**EXERCISE DETAILS:**
The lines below starting at the line containing "common name: rat" and ending at the line containing "common name: springbok" are to be repeated exactly, with both ends kept and nothing else added.

**DATA FOR PROCESSING:**

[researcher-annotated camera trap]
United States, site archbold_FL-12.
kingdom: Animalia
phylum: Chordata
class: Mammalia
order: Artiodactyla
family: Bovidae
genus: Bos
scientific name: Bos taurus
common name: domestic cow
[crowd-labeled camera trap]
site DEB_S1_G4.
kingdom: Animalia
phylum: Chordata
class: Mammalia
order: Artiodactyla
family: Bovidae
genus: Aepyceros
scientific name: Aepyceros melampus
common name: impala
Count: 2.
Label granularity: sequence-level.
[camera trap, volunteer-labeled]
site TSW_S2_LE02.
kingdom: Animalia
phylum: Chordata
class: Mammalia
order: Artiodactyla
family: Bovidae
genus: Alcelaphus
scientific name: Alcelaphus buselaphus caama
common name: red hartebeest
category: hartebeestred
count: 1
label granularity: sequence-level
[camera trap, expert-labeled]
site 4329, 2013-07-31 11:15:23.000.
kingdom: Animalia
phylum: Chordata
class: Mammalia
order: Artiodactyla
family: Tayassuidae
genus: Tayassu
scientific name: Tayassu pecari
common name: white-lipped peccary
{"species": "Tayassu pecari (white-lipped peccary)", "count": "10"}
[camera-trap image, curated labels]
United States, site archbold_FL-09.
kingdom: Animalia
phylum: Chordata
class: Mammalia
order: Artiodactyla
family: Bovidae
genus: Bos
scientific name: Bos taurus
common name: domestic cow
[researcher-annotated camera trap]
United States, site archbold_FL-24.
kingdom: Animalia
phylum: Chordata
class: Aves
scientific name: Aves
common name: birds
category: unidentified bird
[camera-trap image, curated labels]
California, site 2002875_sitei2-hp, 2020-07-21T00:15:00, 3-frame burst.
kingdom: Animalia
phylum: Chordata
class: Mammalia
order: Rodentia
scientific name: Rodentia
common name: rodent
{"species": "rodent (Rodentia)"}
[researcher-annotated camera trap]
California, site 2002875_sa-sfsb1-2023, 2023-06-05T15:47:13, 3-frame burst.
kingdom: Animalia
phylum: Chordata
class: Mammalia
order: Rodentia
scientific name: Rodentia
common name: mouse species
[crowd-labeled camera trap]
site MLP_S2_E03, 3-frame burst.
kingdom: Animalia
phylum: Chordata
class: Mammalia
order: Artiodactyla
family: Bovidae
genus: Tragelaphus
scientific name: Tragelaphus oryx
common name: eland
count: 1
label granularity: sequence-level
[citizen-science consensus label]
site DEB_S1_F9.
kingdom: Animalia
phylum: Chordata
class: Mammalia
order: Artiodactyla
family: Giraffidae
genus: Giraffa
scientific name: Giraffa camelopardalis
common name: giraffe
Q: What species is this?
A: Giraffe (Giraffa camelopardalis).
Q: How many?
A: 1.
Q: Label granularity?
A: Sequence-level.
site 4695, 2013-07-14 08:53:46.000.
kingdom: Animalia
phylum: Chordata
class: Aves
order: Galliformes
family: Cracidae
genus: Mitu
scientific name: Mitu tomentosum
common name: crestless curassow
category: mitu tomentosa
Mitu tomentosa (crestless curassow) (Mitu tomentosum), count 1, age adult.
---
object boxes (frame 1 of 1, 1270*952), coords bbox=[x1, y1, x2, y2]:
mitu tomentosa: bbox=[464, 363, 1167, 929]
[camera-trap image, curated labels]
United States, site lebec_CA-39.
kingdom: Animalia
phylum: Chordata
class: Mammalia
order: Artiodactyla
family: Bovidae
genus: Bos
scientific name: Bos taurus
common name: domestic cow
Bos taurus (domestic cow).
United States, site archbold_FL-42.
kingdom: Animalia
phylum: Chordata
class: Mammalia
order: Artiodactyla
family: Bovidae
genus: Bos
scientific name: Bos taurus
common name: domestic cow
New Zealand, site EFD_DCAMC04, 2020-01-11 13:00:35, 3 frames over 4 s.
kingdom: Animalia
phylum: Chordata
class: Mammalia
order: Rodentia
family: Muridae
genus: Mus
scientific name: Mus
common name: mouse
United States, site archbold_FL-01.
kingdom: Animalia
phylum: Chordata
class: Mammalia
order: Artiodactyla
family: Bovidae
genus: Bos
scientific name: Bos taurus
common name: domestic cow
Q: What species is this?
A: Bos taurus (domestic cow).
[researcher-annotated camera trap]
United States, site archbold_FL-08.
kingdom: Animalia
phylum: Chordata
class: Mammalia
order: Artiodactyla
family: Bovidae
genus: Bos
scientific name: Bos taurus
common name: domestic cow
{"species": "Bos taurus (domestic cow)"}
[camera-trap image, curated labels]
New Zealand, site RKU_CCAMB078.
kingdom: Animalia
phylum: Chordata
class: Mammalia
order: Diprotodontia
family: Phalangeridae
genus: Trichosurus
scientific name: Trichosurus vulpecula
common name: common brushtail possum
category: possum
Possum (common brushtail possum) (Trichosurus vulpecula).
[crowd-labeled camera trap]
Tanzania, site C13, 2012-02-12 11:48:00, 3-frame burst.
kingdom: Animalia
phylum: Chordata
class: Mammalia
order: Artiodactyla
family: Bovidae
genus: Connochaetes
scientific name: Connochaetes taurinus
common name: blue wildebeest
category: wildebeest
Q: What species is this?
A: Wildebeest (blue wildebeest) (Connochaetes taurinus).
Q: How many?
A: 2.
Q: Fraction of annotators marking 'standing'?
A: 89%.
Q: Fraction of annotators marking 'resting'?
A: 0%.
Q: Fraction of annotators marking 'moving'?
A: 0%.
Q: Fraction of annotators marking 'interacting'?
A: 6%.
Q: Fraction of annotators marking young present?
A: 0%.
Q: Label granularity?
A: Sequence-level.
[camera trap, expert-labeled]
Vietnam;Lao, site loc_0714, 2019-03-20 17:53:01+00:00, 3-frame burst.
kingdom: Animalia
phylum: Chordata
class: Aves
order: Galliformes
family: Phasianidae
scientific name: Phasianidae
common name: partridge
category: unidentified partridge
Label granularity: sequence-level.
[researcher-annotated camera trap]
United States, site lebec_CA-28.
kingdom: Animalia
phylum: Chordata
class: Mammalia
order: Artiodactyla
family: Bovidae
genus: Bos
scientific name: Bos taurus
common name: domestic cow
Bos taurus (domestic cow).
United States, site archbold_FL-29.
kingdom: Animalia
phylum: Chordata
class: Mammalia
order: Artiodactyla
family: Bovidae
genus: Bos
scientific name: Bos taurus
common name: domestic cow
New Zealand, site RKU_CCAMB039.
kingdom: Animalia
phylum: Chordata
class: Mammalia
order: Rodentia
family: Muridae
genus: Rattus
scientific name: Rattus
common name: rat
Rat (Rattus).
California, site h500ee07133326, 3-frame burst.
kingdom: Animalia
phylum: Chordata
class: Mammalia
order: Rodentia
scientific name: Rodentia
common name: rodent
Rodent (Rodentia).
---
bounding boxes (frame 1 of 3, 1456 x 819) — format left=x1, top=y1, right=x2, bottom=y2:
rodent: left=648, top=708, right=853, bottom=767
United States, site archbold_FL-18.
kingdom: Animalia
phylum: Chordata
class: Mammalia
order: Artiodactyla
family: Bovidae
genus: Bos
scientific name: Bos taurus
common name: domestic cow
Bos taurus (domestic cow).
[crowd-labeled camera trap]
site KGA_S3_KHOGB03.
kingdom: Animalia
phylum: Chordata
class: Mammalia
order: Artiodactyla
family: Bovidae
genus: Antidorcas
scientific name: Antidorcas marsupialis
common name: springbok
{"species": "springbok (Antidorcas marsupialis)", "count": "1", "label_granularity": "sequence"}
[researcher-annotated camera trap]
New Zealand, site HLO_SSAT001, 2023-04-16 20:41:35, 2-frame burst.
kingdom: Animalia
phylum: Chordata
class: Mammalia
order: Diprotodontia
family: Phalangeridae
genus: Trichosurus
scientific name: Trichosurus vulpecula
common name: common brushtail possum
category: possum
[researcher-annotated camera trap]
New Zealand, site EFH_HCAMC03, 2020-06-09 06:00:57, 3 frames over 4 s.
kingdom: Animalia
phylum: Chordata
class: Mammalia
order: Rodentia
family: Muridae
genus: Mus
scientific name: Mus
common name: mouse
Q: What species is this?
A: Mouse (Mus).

**SOLUTION TO THIS TASK:**
common name: rat
Rat (Rattus).
California, site h500ee07133326, 3-frame burst.
kingdom: Animalia
phylum: Chordata
class: Mammalia
order: Rodentia
scientific name: Rodentia
common name: rodent
Rodent (Rodentia).
---
bounding boxes (frame 1 of 3, 1456 x 819) — format left=x1, top=y1, right=x2, bottom=y2:
rodent: left=648, top=708, right=853, bottom=767
United States, site archbold_FL-18.
kingdom: Animalia
phylum: Chordata
class: Mammalia
order: Artiodactyla
family: Bovidae
genus: Bos
scientific name: Bos taurus
common name: domestic cow
Bos taurus (domestic cow).
[crowd-labeled camera trap]
site KGA_S3_KHOGB03.
kingdom: Animalia
phylum: Chordata
class: Mammalia
order: Artiodactyla
family: Bovidae
genus: Antidorcas
scientific name: Antidorcas marsupialis
common name: springbok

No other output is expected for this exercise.